South Africa had the highest rate of suspected digital fraud among African countries analysed, with 3% of transactions involving consumers in South Africa being suspected of digital fraud during 2025 – slightly below the global average of 3.8%.
These are among the findings in the TransUnion H1 2026 Update: Top Fraud Trends report, which shows South Africa’s digital fraud landscape has become more complex, with generative artificial intelligence (AI) likely accelerating the scale and sophistication of criminal activity.
According to the report, this has enabled fraudsters to target consumers and businesses with greater precision and speed.
It notes that in 2025, the median reported fraud loss among South African consumers who said that they had lost funds to digital fraud (e-mail, online, phone call and text messages) in the previous year, was R11 055 – the second highest in Africa, after Kenya, and well below the global median of R27 879.
TransUnion notes that South African consumers are increasingly facing co-ordinated, identity-driven and cross-channel attacks similar to those seen in mature digital economies.
As a result, it explains, digital fraud has shifted deeper into the consumer journey: one-third (33%) of South African consumers who said they lost money from digital fraud in the last year reported those losses stemmed from third-party seller scams on legitimate e-commerce platforms.
This indicates that losses are not occurring because consumers transacted in a suspect or unsafe environment – but because fraudsters successfully embedded themselves into environments that appeared credible, familiar and trusted, says TransUnion.
“This signals a market where criminals are exploiting established trust, active accounts and verified digital relationships, and is a clear break from global fraud patterns typically dominated by phishing and vishing – fraudulent phone calls or voice messages designed to deceive consumers into sharing sensitive information or sending money,” says Amritha Reddy, senior director of fraud product management at TransUnion Africa.
“In South Africa, fraudsters succeed where trust is already established, particularly inside mainstream digital platforms where consumers reasonably expect safety and legitimacy.”
The survey shows SA is one of the few markets where the highest rate of suspected digital fraud attempts happen at account login, with 3% of account login attempts being flagged as potentially fraudulent, compared to 2.4% at account creation and 0.7% of financial transactions.
TransUnion notes this trend suggests attackers are increasingly trying to compromise existing accounts, in contrast to other countries globally where new account creation is a key focus for fraudsters.

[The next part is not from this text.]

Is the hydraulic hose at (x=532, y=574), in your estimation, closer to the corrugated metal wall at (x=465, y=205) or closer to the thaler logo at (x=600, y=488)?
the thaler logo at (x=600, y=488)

“This inversion tells a powerful story that criminals in South Africa are now targeting access using compromised credentials, SIM-swap-enabled entry and social engineering to take over existing accounts,” says Reddy.
“This means that vendors and financial institutions need to expand their fraud prevention strategies beyond the new customer onboarding phase, continuing to implement verification throughout the consumer lifecycle – but without the unnecessary friction that will see genuine consumers seeking alternative sites.”
Findings from the survey also show that consumers’ most preferred top feature when choosing whom to transact with online is confidence that their personal data is secure, with 85% of respondents saying it was very important. This was followed by an easy payment process (80%) and ease of filling out forms or applications (72%).
“The fact that security is the top reported feature shows consumers are willing to accept friction when completing digital transactions, provided it’s clearly linked to protection,” Reddy says.
“As a result, security in South Africa is evolving beyond compliance and emerging as a key driver of brand trust and differentiation.”